Cindy Andersen worked at Ikea over a decade before taking the helm at Ingka Centres
Cindy Andersen worked at Ikea over a decade before taking the helm at Ingka Centres

Andersen’s view on how to keep the shopping centre relevant is not formed from years in retail property, she approaches mall reinvention as a retailer.

She has spent a career working in retail, including over a decade at Ikea. In fact, when Ingka acquired the Hammersmith site in 2019, Anderson was leading kitchen, bathroom and appliances at the furniture giant.

She took over Ingka Centres just over 12 months ago when the world was more than a year into the Covid-19 pandemic, and insists that the health crisis has “reconfirmed that our meeting places are more relevant than ever”.

“Across our global meeting places, I have been humbled by how our communities have pulled together to overcome the challenges of the pandemic,” she says.

“As we look to the future, what is clear to us is that the desire to meet and connect in real life has never been stronger, and I am confident people are eager to embrace new experiences such as those on offer from today at Livat Hammersmith.”

Livat: A global success story

Livat is a format that is working around the world.
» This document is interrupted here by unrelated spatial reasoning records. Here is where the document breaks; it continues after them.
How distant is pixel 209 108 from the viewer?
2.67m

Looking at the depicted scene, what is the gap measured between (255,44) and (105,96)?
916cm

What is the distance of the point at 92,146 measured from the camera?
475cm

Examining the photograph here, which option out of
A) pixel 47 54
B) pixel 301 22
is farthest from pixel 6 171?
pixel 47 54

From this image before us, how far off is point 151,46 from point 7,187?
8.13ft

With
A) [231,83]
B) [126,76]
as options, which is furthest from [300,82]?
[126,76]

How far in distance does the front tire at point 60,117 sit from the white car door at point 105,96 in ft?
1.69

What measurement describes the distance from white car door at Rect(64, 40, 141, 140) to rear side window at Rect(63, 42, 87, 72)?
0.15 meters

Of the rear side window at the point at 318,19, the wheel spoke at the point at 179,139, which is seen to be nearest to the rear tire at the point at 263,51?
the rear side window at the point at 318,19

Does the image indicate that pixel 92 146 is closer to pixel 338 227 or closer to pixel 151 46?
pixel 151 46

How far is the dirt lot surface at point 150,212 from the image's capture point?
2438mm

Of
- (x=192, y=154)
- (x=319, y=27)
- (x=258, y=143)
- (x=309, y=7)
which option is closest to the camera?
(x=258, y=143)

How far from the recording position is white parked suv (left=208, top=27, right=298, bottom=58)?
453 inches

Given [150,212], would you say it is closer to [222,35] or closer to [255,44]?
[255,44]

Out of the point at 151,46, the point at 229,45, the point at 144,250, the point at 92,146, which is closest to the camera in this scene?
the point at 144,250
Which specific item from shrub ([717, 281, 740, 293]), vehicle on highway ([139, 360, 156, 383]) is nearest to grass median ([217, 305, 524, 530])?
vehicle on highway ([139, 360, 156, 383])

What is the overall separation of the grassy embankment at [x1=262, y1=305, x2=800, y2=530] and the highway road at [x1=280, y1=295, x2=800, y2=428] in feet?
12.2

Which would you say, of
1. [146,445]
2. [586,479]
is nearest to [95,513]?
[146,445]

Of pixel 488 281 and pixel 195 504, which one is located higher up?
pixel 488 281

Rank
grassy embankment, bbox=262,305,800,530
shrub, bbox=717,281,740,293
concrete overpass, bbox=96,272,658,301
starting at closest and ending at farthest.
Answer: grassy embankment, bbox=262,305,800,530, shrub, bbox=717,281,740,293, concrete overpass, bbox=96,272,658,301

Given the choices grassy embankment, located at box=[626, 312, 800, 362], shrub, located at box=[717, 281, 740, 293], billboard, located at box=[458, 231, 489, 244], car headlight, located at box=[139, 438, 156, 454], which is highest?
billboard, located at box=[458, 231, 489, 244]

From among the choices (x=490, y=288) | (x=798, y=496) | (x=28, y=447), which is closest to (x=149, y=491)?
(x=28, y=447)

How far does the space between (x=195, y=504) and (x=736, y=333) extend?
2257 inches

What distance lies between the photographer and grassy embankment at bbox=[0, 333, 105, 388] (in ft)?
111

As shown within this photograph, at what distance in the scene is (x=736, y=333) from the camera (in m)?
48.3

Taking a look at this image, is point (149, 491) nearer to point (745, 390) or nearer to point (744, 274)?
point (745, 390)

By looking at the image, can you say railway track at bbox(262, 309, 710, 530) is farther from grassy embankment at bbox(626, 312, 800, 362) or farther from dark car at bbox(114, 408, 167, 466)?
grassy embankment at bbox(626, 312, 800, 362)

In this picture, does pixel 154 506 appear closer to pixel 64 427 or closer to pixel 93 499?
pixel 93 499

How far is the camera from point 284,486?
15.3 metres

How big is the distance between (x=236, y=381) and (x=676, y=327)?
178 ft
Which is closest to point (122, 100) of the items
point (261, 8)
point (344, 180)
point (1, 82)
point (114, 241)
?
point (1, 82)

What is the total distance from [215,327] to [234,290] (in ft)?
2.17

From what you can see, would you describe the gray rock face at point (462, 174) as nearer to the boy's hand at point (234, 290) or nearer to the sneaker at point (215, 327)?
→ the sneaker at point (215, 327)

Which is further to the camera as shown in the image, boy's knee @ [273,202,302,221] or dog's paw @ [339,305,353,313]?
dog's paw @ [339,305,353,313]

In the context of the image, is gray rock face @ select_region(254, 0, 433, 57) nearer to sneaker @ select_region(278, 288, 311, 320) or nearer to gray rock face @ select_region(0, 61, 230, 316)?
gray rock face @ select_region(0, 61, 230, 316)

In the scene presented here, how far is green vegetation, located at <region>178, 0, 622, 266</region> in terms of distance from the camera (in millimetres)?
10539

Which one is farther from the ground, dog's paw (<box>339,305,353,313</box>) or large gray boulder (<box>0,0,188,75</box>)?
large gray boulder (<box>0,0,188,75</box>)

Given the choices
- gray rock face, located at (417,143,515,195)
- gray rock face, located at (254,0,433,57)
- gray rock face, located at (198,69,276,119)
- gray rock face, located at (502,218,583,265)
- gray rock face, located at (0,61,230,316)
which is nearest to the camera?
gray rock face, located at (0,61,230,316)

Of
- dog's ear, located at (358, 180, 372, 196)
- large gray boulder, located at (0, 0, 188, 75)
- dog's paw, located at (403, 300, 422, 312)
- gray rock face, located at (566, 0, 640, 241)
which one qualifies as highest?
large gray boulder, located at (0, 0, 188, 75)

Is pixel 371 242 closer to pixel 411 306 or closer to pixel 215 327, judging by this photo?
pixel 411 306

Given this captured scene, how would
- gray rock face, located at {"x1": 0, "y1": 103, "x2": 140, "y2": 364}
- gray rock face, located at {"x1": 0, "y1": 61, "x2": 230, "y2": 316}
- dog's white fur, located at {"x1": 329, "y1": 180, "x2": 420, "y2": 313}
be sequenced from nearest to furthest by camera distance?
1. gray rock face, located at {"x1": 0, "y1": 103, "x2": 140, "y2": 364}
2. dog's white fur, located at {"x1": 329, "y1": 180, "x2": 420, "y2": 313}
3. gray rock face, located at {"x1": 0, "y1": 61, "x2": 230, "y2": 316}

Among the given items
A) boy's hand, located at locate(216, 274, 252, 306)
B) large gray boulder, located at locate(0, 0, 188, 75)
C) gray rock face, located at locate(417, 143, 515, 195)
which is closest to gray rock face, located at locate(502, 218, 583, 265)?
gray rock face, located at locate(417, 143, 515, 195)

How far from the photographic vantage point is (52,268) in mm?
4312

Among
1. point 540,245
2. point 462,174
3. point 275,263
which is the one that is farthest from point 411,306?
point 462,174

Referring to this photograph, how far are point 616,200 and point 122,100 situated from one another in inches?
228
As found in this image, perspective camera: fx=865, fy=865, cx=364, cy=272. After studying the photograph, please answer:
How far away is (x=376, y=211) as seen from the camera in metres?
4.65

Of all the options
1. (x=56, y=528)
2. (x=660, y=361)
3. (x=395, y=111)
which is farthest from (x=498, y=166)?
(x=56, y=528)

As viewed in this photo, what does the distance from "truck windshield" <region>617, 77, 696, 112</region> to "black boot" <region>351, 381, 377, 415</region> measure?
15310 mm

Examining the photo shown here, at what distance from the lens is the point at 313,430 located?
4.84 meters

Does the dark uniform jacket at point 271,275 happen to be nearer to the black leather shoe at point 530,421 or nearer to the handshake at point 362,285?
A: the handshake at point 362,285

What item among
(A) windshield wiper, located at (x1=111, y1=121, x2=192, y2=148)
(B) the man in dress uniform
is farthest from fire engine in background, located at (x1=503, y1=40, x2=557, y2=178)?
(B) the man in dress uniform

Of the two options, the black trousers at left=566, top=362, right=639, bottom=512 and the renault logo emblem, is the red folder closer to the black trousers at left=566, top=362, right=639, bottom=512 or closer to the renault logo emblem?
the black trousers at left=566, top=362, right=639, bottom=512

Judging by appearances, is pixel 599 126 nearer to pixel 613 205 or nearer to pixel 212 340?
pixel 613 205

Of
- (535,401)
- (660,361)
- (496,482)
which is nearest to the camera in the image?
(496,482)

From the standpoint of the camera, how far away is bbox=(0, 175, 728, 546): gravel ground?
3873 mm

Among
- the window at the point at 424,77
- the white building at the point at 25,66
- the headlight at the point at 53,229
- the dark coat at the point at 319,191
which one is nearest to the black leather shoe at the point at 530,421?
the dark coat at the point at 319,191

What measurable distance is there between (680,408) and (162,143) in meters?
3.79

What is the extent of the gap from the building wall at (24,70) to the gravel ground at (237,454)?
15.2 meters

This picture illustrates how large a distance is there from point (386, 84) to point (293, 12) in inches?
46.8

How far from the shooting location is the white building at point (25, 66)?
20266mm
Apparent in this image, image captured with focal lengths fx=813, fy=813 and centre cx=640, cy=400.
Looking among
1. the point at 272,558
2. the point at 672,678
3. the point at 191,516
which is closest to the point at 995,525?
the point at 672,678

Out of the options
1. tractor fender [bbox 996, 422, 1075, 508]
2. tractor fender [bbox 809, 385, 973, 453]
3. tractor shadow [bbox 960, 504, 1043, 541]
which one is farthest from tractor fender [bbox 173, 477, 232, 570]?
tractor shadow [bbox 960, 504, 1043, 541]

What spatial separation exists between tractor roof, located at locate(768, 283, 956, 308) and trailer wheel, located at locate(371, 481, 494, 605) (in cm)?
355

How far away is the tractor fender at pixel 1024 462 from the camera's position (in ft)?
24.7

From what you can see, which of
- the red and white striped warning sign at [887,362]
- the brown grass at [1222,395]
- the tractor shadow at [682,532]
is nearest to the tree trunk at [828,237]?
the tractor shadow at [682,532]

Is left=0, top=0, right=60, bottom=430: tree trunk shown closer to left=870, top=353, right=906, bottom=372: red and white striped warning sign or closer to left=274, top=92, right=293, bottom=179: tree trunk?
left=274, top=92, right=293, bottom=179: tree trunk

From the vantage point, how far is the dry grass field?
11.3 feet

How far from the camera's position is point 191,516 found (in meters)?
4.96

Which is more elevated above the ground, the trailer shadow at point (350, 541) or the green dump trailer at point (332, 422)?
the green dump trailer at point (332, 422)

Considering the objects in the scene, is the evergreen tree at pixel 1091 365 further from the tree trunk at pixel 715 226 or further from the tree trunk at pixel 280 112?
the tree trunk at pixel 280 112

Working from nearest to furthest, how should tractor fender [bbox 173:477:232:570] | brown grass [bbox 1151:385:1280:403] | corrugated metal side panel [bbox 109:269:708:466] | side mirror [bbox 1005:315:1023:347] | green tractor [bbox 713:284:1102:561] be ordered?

Andersen explains that globally both visitor numbers and sales are growing across its centres as the world moves into recovery mode after the pandemic.

“We run 47 meeting places all around the world, from Europe to China, and they have seen a strong recovery in footfall as lockdown restrictions have lifted,” she says.

“Globally we have bounced back to 372 million visitations, with each visitor tending to spend more than last year.”

Over the festive period, footfall jumped 8.3% on 2019 figures.

Andersen says in China, which is further down the line in terms of Covid recovery, footfall at its meeting places climbed 23% last year.

She also says tenant occupancy also remains high and that occupier sales reached €6 billion across Europe, Russia and China in its last financial, up 16% year-on-year.

Ingka Centres is fast expanding its Livat format around the world and they are not just providing meeting places, but home offices.

At Livat in Changsha, China, Ingka Centres has built more than 500 ‘small home office’ flexible working units. The site also includes a gym, reception areas and 12,000 sq m of green space.

Livat Changsha includes offices spaces
Livat Changsha includes offices spaces

Transforming retail space into office space is an emerging trend in the sector. John Lewis is converting almost half of its Oxford Street flagship store on into office space, as it aims to boost profitability.

What next for Livat?

Ingka Centres had made meeting places a core part of its expansion strategy, which will likely mean more formats of this ilk in the UK.

Andersen says that the UK offers an array of opportunities for the group and it is “actively searching” for more urban sites to redevelop here, as well as in Europe and North America.

“We’re here to stay and we’re continuously looking at opportunities, mainly in city centre locations, across the country,” she says.

With online on the rise, shopping centres have to offer consumers more than just another way to buy products.

Andersen believes providing meeting places is enough to entice people out of their homes. With many shoppers finally able to leave their houses freely after two years of on-off restrictions, she might be just be right.